Beyond Bali: Mishandled Communication on Future Plans for Komodo National Park Predicted to Decrease Future Visitor Total

Depending on your news sources -The Komodo National Park – home to the world’s rare and endangered largest monitor “Komodo Dragon” is either going to be closed for at least a year to visits by the public or remain open as a major tourist draw in Eastern Indonesia.

With major media worldwide, including CNN, announcing plans are to close the park for at least one year to allow the recovery of the natural environment there appears to be no official decision yet from the Indonesian government on whether or not the Park will be temporarily closed.

The Ministry of the Environment and Forestry (KLHK) in Indonesia has announced no decision has been taken on the closure of the Komodo National Park while research is underway to evaluate future conservation measures. Steps are also underway to continually improve conditions at the Park.

Quoted by TTG Asia, the Minister of the Environment and Forestry, Siti Nurbaya Bakar, said: “At the moment, an integrated team is still conducting research until August, and we will stick to (the earlier decision) to wait for the results (before making any new announcements).”

Adding to the current confusion, the East Nusa Tenggara Government have released a statement saying the park would soon be closed.

The director general of Natural Resources Conservation and Ecosystems at KLHK, Wiranto, said via an official announcement that any closure of the Park would be based on scientific considerations. Adding: “We understand that we need to give certainty to tourism stakeholders, both local and international, as this could potentially affect the Country’s foreign exchange income, tourism business, and local economy.”

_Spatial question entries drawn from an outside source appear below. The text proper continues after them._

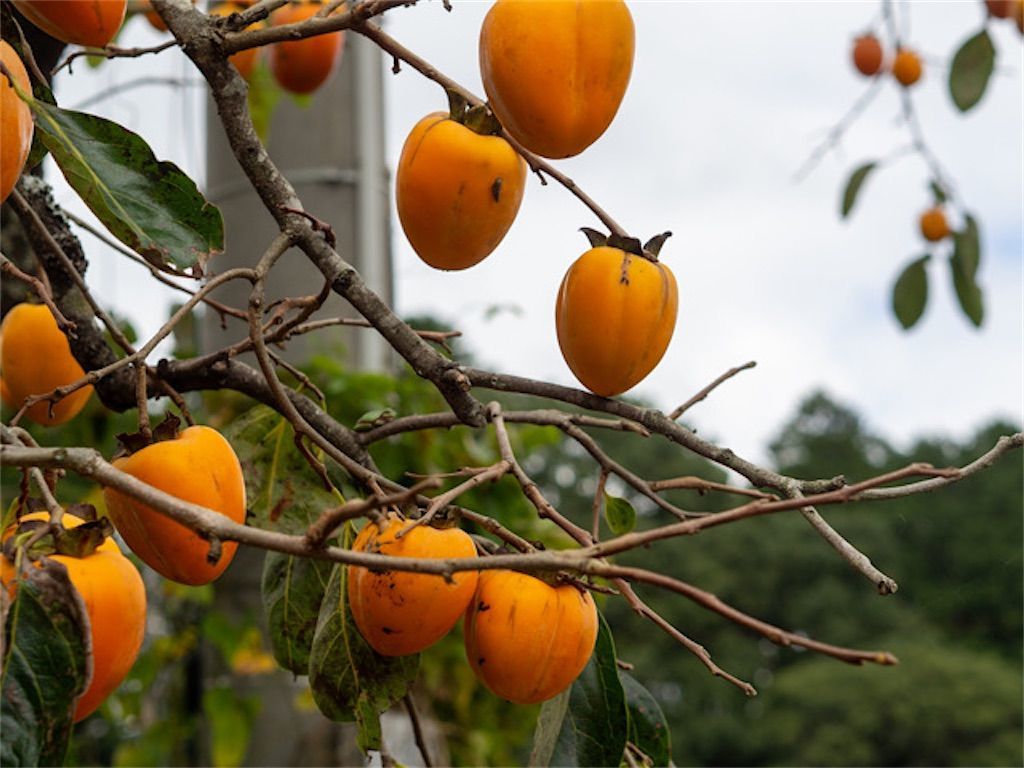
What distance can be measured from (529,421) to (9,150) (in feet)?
0.89

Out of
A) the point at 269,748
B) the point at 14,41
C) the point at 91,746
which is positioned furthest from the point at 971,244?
the point at 91,746

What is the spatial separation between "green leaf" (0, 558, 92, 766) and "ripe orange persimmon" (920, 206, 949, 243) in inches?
81.9

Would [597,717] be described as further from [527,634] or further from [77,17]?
[77,17]

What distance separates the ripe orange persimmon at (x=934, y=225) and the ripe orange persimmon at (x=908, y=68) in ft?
0.93

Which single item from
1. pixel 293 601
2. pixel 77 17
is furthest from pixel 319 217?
pixel 77 17

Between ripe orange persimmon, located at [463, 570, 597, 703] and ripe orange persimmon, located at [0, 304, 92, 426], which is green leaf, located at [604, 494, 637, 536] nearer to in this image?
ripe orange persimmon, located at [463, 570, 597, 703]

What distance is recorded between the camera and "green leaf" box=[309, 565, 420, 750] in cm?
69

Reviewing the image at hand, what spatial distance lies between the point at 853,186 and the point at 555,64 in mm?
1696

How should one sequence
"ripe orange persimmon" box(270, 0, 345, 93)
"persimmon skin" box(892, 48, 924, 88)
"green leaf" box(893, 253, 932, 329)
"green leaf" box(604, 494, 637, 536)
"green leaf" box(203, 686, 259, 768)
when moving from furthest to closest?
"persimmon skin" box(892, 48, 924, 88)
"green leaf" box(893, 253, 932, 329)
"green leaf" box(203, 686, 259, 768)
"ripe orange persimmon" box(270, 0, 345, 93)
"green leaf" box(604, 494, 637, 536)

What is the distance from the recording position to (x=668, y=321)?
0.68 metres

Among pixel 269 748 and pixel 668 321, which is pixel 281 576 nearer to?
pixel 668 321

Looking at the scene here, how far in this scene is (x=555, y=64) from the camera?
0.60 meters

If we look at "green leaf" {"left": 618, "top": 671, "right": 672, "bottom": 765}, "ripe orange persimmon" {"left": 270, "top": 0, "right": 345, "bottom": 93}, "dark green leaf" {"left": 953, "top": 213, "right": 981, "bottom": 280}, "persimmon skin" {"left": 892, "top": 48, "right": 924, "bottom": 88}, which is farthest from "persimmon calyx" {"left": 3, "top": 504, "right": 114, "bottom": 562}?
"persimmon skin" {"left": 892, "top": 48, "right": 924, "bottom": 88}

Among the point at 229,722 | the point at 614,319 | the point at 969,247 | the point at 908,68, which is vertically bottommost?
the point at 229,722
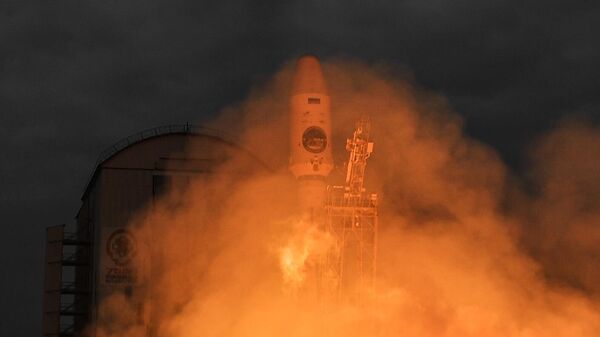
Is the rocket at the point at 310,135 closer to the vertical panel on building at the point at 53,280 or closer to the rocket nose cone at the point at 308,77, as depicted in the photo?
the rocket nose cone at the point at 308,77

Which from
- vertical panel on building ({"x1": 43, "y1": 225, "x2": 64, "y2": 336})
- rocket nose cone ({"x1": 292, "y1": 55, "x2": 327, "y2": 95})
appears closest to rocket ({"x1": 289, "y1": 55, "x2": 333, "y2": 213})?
rocket nose cone ({"x1": 292, "y1": 55, "x2": 327, "y2": 95})

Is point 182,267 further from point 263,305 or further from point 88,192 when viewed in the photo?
point 88,192

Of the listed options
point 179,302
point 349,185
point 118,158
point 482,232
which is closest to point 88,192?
point 118,158

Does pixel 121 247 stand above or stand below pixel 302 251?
above

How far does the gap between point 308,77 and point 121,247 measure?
1449cm

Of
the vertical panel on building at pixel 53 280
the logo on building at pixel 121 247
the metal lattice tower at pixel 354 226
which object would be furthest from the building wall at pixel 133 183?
the metal lattice tower at pixel 354 226

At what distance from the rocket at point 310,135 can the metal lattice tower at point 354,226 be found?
4.97 feet

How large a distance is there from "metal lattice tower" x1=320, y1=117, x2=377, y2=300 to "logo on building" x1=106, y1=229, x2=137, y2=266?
37.7ft

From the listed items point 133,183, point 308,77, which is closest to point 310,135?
point 308,77

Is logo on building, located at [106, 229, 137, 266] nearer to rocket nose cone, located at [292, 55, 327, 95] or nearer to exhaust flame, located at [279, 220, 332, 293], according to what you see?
exhaust flame, located at [279, 220, 332, 293]

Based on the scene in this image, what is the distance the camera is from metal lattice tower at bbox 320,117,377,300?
178 feet

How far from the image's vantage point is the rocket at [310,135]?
2066 inches

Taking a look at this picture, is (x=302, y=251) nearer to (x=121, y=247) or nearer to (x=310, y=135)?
(x=310, y=135)

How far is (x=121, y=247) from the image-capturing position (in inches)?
2308
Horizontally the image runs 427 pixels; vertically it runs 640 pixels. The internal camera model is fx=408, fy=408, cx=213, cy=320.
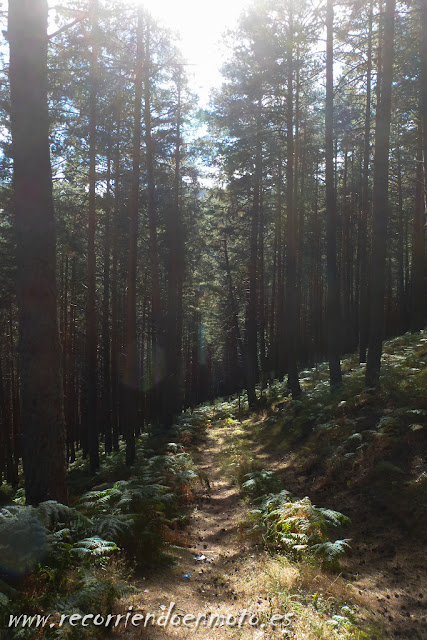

A team comprised of the West Manggarai Government, KLHK, tourism-related companies, the Ministry of Tourism, the Indonesian Institute of Sciences (LIPI), and community associations are reported to be jointly considering the situation of the Park and are expected to issue their recommendations to KLHK in August.

At the base of the current confusion may be overreaching by regional officials who made premature public announcements on the park’s closure without first consulting with the National Government who control the Komodo National Park.

Pending the completion of current reviews and a formal decision from KLHK, the Park remains open for business and visits by both domestic and foreign tourist.

Premature unilateral announcement are likely to make a heavy dent in arrivals as major tourism operators and cruise ships will shy away from selling packages including Komodo until such a time as continued access is officially assured. Cruise ships tend to book their itineraries two year in advance.